Dataset entries:
■ ■ ■ ■ ■ ■ ■
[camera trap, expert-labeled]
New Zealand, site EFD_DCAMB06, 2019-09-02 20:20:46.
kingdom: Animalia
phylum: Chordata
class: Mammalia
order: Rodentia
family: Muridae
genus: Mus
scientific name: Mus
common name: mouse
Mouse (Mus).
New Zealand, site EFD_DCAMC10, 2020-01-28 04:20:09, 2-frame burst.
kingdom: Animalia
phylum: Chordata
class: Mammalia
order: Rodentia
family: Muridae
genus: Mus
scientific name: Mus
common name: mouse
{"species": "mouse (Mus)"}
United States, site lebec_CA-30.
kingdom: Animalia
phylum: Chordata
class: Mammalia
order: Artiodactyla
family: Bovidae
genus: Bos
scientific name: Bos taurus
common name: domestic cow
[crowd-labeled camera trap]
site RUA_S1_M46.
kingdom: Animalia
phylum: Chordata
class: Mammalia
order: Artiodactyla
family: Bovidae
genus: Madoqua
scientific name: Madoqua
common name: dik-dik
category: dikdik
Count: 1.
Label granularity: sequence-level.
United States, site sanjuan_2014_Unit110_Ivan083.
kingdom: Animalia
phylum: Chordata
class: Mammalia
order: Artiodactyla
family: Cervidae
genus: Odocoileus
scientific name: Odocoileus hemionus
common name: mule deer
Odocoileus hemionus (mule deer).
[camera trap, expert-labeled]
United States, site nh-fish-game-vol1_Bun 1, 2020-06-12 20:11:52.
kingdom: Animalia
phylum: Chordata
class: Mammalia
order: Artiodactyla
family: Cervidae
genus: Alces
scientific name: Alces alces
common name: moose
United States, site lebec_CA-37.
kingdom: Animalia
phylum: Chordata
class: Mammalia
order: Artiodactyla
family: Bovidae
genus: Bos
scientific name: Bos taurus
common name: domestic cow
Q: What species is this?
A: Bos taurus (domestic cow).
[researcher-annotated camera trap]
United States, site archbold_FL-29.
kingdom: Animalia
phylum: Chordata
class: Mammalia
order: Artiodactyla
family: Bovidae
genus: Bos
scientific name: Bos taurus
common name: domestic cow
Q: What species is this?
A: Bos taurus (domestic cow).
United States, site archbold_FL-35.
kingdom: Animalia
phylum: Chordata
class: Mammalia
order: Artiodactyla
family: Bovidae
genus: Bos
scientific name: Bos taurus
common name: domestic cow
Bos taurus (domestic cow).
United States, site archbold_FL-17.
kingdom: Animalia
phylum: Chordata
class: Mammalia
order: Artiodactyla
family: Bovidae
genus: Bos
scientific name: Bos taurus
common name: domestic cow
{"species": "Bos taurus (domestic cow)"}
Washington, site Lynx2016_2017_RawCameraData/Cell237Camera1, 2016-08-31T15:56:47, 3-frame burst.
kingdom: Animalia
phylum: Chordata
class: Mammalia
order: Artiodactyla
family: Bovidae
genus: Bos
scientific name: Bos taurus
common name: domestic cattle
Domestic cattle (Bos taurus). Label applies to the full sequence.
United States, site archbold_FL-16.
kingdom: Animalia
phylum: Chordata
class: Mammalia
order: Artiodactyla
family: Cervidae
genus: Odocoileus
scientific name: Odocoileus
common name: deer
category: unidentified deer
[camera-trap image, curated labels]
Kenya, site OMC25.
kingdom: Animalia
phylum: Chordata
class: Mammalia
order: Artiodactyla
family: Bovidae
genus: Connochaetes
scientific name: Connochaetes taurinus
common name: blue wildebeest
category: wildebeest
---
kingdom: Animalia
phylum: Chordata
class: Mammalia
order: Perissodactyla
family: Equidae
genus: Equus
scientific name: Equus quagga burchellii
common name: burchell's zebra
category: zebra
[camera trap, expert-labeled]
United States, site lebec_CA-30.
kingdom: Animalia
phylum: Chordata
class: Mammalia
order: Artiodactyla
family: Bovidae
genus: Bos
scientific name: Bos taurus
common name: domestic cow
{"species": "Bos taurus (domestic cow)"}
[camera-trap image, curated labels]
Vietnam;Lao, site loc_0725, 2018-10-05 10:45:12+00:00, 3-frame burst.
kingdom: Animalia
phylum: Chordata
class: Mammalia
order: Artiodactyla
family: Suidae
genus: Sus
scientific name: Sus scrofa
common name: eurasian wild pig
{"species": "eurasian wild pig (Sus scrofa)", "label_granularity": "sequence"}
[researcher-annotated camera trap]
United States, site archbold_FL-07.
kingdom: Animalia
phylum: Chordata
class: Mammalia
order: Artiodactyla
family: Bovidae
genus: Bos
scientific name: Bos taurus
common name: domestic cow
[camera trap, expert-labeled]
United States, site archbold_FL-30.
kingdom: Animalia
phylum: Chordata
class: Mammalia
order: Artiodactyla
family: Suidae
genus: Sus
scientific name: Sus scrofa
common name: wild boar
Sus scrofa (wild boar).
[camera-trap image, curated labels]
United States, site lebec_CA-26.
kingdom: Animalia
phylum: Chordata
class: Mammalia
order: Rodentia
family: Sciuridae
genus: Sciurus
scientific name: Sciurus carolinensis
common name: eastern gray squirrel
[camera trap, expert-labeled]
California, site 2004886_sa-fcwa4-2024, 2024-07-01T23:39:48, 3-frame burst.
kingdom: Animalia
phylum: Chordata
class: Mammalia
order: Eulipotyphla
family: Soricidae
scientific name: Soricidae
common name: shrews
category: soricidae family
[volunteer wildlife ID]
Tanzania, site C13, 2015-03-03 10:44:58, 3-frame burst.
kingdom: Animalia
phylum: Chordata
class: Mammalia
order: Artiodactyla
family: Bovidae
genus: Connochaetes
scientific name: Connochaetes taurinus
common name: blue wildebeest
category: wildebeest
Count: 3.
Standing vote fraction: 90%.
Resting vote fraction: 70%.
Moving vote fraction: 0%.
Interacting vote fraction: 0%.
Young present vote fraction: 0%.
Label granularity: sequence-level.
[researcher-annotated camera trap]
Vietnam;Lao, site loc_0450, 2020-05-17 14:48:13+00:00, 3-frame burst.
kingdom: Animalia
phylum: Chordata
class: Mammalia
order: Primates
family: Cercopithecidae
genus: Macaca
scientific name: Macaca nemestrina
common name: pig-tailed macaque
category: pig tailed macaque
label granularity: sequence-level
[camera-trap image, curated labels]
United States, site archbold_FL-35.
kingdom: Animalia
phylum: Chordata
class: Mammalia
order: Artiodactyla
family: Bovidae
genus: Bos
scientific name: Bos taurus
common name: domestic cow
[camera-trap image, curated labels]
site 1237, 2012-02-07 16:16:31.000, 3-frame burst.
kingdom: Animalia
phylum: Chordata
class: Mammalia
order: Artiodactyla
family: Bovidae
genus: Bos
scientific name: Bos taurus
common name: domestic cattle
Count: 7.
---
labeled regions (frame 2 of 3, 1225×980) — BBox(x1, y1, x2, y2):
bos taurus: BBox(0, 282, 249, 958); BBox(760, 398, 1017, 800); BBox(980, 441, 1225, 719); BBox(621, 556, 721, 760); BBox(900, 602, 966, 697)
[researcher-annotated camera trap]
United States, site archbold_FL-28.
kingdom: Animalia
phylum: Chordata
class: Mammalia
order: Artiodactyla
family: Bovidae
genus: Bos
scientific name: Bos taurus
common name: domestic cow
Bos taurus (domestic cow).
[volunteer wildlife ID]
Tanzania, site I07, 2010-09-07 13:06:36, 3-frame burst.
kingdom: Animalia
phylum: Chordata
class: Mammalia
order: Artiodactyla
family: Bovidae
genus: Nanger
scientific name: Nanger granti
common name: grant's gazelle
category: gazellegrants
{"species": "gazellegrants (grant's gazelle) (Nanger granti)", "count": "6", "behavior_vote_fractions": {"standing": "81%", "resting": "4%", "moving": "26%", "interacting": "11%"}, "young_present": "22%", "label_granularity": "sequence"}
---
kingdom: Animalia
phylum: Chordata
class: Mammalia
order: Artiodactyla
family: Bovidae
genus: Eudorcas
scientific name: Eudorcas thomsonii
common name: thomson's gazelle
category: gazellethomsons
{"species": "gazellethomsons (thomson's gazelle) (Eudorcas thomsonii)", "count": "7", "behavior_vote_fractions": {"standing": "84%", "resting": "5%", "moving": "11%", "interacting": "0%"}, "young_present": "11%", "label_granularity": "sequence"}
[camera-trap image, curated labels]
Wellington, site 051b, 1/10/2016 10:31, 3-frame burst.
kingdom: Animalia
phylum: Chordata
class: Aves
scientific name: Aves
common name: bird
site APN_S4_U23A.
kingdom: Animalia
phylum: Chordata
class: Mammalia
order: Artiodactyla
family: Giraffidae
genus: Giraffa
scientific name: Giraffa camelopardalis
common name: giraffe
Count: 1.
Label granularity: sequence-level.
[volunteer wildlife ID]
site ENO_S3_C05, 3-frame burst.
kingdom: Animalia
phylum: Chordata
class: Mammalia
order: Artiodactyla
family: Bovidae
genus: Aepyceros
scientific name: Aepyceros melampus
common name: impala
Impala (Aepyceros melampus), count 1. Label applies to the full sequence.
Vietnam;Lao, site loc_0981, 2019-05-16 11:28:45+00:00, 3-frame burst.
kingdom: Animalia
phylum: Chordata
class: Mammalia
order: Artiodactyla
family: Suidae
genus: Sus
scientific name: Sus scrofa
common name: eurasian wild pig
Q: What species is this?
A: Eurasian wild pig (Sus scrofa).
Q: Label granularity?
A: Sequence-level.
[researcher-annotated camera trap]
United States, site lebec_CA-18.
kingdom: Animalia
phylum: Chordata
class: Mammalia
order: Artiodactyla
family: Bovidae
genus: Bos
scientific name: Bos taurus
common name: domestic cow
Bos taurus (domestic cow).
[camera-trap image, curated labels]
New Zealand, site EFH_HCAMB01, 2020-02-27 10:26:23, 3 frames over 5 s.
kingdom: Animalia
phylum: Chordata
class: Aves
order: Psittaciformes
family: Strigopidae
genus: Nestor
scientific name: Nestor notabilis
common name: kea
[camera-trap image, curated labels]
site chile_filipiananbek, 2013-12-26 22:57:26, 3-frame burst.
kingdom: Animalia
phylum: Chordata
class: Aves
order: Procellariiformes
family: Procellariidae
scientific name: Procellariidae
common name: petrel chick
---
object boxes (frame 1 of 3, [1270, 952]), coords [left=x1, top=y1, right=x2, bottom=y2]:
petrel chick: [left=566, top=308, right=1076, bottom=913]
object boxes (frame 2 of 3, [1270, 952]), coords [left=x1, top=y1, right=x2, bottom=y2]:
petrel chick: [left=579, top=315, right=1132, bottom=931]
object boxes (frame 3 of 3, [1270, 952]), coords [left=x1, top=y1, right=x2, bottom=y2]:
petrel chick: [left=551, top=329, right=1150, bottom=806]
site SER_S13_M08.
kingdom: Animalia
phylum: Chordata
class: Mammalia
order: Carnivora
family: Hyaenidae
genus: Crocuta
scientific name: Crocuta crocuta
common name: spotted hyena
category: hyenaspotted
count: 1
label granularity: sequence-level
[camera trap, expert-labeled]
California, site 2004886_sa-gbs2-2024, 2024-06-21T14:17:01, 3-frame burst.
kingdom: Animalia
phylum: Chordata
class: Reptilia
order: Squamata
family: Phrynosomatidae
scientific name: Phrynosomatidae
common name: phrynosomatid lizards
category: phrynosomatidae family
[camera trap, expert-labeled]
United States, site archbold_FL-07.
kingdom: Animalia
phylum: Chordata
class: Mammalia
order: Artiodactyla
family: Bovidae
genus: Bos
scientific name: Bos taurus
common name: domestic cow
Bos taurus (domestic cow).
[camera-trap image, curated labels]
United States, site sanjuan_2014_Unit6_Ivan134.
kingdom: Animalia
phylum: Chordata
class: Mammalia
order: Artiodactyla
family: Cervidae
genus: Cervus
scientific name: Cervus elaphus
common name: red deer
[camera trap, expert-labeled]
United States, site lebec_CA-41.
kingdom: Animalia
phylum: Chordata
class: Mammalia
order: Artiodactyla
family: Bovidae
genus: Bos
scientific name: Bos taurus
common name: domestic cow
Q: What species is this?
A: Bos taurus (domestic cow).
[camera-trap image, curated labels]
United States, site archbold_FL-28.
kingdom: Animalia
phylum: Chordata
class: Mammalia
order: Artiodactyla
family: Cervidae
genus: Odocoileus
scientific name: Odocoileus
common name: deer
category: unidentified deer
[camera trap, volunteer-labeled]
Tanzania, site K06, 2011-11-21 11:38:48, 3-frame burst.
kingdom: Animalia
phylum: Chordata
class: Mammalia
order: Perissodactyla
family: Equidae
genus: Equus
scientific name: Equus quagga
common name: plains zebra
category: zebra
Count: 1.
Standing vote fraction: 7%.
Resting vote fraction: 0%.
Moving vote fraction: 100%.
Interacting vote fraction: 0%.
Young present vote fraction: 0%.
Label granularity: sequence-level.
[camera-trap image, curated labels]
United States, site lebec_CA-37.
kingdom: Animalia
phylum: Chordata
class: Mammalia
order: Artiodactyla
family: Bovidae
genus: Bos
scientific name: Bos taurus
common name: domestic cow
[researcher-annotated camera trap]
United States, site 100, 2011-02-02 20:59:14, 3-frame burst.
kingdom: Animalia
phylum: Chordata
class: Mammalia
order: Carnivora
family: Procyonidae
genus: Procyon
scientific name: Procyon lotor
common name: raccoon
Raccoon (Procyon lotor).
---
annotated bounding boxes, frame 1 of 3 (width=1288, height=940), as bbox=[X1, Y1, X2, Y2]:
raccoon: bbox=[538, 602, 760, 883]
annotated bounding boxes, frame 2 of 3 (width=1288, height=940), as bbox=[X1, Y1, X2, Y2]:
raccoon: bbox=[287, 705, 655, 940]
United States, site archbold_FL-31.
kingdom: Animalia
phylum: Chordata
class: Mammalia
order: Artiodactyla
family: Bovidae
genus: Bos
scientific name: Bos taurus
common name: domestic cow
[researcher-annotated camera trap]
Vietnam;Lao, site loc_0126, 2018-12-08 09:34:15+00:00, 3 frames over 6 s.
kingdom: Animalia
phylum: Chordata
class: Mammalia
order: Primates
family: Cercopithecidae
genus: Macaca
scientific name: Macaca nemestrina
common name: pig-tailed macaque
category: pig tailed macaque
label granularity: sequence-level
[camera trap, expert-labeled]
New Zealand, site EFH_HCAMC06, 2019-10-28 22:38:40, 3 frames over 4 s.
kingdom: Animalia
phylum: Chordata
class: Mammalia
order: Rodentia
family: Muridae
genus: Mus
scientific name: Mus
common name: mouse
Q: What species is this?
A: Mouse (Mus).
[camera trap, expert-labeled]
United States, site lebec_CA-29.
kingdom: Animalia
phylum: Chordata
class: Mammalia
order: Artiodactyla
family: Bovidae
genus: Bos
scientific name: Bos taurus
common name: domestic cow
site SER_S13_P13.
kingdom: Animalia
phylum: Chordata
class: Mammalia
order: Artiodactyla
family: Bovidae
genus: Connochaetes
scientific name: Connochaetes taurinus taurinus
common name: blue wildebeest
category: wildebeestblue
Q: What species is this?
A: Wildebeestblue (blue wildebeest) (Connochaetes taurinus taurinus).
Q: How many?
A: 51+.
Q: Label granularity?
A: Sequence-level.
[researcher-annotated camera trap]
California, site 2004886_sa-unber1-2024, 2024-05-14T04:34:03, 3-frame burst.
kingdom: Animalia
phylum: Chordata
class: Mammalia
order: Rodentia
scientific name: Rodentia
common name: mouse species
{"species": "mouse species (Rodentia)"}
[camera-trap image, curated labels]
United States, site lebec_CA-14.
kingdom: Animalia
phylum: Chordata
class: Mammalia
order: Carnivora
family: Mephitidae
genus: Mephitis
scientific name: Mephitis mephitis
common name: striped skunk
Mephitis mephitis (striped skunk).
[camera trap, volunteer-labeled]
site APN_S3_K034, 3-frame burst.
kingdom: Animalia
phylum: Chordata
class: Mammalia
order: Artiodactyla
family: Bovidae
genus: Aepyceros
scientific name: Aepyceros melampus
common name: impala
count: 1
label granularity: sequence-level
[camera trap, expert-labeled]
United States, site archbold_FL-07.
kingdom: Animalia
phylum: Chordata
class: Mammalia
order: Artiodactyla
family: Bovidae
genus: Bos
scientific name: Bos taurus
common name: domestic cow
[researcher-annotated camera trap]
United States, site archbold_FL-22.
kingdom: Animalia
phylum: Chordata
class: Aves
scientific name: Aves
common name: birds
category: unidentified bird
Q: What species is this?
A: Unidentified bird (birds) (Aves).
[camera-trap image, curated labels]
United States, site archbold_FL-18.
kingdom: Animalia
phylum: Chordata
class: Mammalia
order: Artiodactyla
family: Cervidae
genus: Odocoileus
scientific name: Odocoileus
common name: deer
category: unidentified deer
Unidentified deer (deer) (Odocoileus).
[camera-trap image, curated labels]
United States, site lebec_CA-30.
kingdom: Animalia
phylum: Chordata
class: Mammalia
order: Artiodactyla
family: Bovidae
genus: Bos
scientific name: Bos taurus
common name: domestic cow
■ ■ ■ ■ ■ ■ ■
Please retype the records above starting with the line that contains "common name: birds" and stopping after the last line, changing nothing.

common name: birds
category: unidentified bird
Q: What species is this?
A: Unidentified bird (birds) (Aves).
[camera-trap image, curated labels]
United States, site archbold_FL-18.
kingdom: Animalia
phylum: Chordata
class: Mammalia
order: Artiodactyla
family: Cervidae
genus: Odocoileus
scientific name: Odocoileus
common name: deer
category: unidentified deer
Unidentified deer (deer) (Odocoileus).
[camera-trap image, curated labels]
United States, site lebec_CA-30.
kingdom: Animalia
phylum: Chordata
class: Mammalia
order: Artiodactyla
family: Bovidae
genus: Bos
scientific name: Bos taurus
common name: domestic cow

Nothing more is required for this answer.